**ABOUT THIS EXERCISE**
Once you find the line containing "Vietnam;Lao, site loc_0585, 2019-07-21", output it and every line after it to the end of the records, exactly.

EXERCISE MATERIALS Start Marker

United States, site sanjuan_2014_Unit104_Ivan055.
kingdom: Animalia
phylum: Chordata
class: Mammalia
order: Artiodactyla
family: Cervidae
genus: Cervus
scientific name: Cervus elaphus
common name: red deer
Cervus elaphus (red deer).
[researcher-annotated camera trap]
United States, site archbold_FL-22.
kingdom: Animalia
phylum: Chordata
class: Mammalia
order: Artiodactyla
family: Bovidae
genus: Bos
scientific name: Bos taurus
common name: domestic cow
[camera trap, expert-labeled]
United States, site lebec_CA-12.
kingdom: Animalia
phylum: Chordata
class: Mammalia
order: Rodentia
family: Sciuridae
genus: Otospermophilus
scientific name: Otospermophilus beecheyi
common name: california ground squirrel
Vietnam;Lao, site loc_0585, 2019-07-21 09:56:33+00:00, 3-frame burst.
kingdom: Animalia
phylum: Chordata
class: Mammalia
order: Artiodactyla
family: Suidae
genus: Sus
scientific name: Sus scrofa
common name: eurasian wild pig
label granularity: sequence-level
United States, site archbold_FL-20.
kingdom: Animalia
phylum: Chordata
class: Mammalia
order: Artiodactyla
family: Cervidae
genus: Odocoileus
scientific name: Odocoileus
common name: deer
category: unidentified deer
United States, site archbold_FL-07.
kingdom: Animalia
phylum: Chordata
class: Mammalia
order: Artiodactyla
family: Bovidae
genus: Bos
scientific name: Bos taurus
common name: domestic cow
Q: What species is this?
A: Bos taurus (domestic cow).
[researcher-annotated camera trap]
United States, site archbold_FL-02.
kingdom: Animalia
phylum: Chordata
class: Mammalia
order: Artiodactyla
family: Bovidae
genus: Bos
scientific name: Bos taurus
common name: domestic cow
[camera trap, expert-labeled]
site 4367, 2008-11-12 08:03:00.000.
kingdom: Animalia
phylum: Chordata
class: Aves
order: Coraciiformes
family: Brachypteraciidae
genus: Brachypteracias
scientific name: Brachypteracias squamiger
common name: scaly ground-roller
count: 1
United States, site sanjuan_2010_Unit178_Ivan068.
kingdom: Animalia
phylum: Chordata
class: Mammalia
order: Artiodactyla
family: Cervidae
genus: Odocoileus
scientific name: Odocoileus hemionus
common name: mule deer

EXERCISE MATERIALS End Marker

**SOLUTION TO THE PROBLEM**
Vietnam;Lao, site loc_0585, 2019-07-21 09:56:33+00:00, 3-frame burst.
kingdom: Animalia
phylum: Chordata
class: Mammalia
order: Artiodactyla
family: Suidae
genus: Sus
scientific name: Sus scrofa
common name: eurasian wild pig
label granularity: sequence-level
United States, site archbold_FL-20.
kingdom: Animalia
phylum: Chordata
class: Mammalia
order: Artiodactyla
family: Cervidae
genus: Odocoileus
scientific name: Odocoileus
common name: deer
category: unidentified deer
United States, site archbold_FL-07.
kingdom: Animalia
phylum: Chordata
class: Mammalia
order: Artiodactyla
family: Bovidae
genus: Bos
scientific name: Bos taurus
common name: domestic cow
Q: What species is this?
A: Bos taurus (domestic cow).
[researcher-annotated camera trap]
United States, site archbold_FL-02.
kingdom: Animalia
phylum: Chordata
class: Mammalia
order: Artiodactyla
family: Bovidae
genus: Bos
scientific name: Bos taurus
common name: domestic cow
[camera trap, expert-labeled]
site 4367, 2008-11-12 08:03:00.000.
kingdom: Animalia
phylum: Chordata
class: Aves
order: Coraciiformes
family: Brachypteraciidae
genus: Brachypteracias
scientific name: Brachypteracias squamiger
common name: scaly ground-roller
count: 1
United States, site sanjuan_2010_Unit178_Ivan068.
kingdom: Animalia
phylum: Chordata
class: Mammalia
order: Artiodactyla
family: Cervidae
genus: Odocoileus
scientific name: Odocoileus hemionus
common name: mule deer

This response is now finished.